1. Abhishek, K., A. Khairwa, T. Pratap, and S. Prakash. "A Stock Market Prediction Model Using Artificial Neural Network." 2012 Third International Conference on Computing, Communication and Networking Technologies (ICCCNT'12) (2012): n. pag. Web.

2. Dahl, George, Alan McAvinney, and Tia Newhall. "Parallelizing neural network training for cluster systems." Proceedings of the IASTED International Conference on Parallel and Distributed Computing and Networks. ACTA Press, 2008.

Goals and Deliverables

• Plan to achieve: ⋅⋅1. A program that emits stock price prediction about every second.
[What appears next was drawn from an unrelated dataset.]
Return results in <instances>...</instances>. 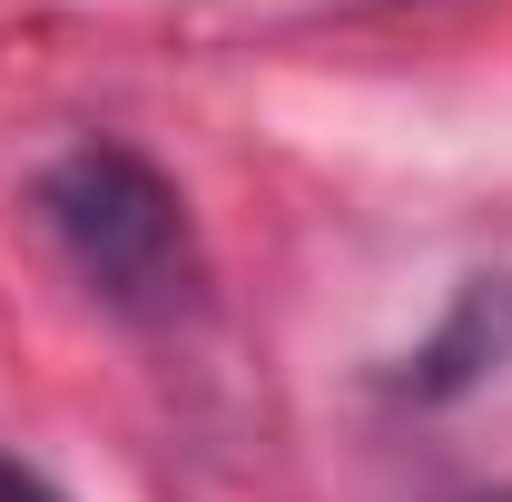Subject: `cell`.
<instances>
[{"label": "cell", "mask_w": 512, "mask_h": 502, "mask_svg": "<svg viewBox=\"0 0 512 502\" xmlns=\"http://www.w3.org/2000/svg\"><path fill=\"white\" fill-rule=\"evenodd\" d=\"M40 217L60 237L69 276L128 325H178L207 296V256H197V217L138 148L79 138L69 158L40 168Z\"/></svg>", "instance_id": "obj_1"}, {"label": "cell", "mask_w": 512, "mask_h": 502, "mask_svg": "<svg viewBox=\"0 0 512 502\" xmlns=\"http://www.w3.org/2000/svg\"><path fill=\"white\" fill-rule=\"evenodd\" d=\"M503 355H512V276H463L453 315L394 365V394H414V404H453V394H473V384L493 375Z\"/></svg>", "instance_id": "obj_2"}, {"label": "cell", "mask_w": 512, "mask_h": 502, "mask_svg": "<svg viewBox=\"0 0 512 502\" xmlns=\"http://www.w3.org/2000/svg\"><path fill=\"white\" fill-rule=\"evenodd\" d=\"M483 502H512V493H483Z\"/></svg>", "instance_id": "obj_4"}, {"label": "cell", "mask_w": 512, "mask_h": 502, "mask_svg": "<svg viewBox=\"0 0 512 502\" xmlns=\"http://www.w3.org/2000/svg\"><path fill=\"white\" fill-rule=\"evenodd\" d=\"M0 502H69L60 483H40L30 463H0Z\"/></svg>", "instance_id": "obj_3"}]
</instances>
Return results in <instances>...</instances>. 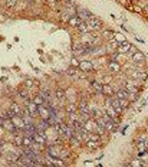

It also displays actual stock price on the side. ⋅⋅2. speed up that is close to linear in terms of number of nodes in the training process. I believe this can be done since the workload for calculating the weights for each neuron should be similar. ⋅⋅3. fairly accurate prediction of stock price for the next minute. ⋅⋅4. a graph that shows prediction vs actual data
• Hope to achieve: ⋅⋅1. High accuracy prediction. ⋅⋅2. Linear speed up or more than linear speed up.

Platform Choice

I will use Latedays machine to help me speed up the training process. And I will use C++ as the language because I am planning to experiment SIMD and OpenMP. Latedays are powerful cluster that allows me to split tasks across nodes. SIMD and OpenMp would be helpful when performing matrix multiplcation.

Schedule

• April 15: A working Neural Network implementation that is able to emit stock prediction.
• April 22: Parallelize matrix multiplication part.
• April 29: Parallelize training process in terms of layers.
• May 6: A program that constantly pulls real-time data and emit stock prediction.